Задание #1
Introduction
In this assignment, your task is to analyze user activity data aggregated over a three-month period (March 2025 to May 2025). This dataset is synthetic and centered around user interactions with a system, specifically focusing on how users interact with different large language models, features and license types. The dataset contains anonymized user-level and activity-level information, including requests and spending.
The goal of this assignment is to extract meaningful insights by exploring the dataset, understanding user behavior, identifying patterns, comparing models and features and proposing recommendations based on findings.
You can use any tool that is most convenient for you to solve this assignment. Please make sure you will be able to share the results with us in the form of a report. If needed, we can provide you with a Datalore license for the sake of this assignment.
Link to the dataset: Google Drive
Dataset Description:
uuid – user id
day_id – day of the user activity (data is daily aggregated)
license – user licence type
model – used LLM type
feature – used functionality type
requests_cnt – number of requests done within the day
spent_amount– amount of units (credits) spent within the day
Deliverables:
Include all code written for the analysis with clearly marked sections.
Annotate your code with comments explaining your logic and approach where you think it is necessary.
Create clear charts to illustrate findings.
Create a report summarizing your key findings, insights, forecasts and recommendations.
Section 1: Data Exploration
Dataset Overview
Provide a descriptive summary of the dataset, including the number of unique users, unique license types, models, features and so on.
Identify the total number of rows per user and describe the general behavior. On average, how many rows are generated per user per day?
License Analysis
Explore the relationship between license type and spending. Which license type have users with higher expenses?
Analyze the average number of requests per license type. Are users with more powerful licenses associated with higher activity?
Usage Trends Over Time
Analyze the number of requests and spending across all users over the 3-month period. Are there visible patterns in activity?
Identify which days generated the highest and lowest spending. What might explain these trends?
Задание #2
Section 2: Model and Feature Usage
Model Usage Behavior
Compare the number of requests across the 5 models. Which model is the most frequently used? Which model is the least used?

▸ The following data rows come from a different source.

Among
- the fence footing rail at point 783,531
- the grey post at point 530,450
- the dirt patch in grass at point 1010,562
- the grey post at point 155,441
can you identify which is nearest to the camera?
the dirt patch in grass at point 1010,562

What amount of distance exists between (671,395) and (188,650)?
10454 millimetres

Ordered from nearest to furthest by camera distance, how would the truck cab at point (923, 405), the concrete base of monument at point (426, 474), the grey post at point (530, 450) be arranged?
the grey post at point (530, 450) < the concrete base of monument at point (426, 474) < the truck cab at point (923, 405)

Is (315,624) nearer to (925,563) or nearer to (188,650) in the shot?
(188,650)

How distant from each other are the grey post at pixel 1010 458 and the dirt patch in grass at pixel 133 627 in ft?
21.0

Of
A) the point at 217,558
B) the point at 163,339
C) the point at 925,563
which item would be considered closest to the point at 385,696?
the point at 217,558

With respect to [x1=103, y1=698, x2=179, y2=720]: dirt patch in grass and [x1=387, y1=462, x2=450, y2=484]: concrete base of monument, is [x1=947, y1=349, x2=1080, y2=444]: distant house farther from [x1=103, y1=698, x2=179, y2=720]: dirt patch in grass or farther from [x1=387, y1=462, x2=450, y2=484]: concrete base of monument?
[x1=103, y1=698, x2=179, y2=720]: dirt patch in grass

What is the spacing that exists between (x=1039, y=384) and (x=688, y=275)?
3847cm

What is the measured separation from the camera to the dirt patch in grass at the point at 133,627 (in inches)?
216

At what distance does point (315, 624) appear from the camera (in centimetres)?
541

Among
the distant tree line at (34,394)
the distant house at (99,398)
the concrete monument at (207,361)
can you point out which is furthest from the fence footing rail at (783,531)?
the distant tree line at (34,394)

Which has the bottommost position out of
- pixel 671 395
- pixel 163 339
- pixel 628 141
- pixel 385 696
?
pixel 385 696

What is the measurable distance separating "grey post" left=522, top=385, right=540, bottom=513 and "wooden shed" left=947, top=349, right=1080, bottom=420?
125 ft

Analyze spending patterns for each model. Are certain models associated with higher spending than others?
Feature Usage Behavior
Conduct a similar analysis of feature usage.
Investigate whether certain features are more commonly used with specific models. Do any combinations stand out as being particularly popular or particularly rare?
Задание #3
Section 3: User Behavior Analysis
User Activity
Identify the most and least active users based on the number of requests, spending and active days.
Analyze the spending patterns of users over time. For example, do certain users spend much more on specific days or exhibit clear patterns of spending?
Assess whether there are any missing or anomalous values in the dataset. If so, describe how you would handle them.
Задание #4
Section 4: Forecasting
User Spendings
Create daily forecasts of the total spendings by model and grand total for all models for the period of next 4 weeks (June 2025).
According to the forecast, propose recommendations regarding the number of credits that should be prepared for the next 4 week period to lower the chance that actual value of credits for June 2025 will surpass the predicted one.
Evaluate the quality of the forecast. Please, make sure that the results of forecasts are interpretable. In this specific case it is more important than the quality of the forecast itself.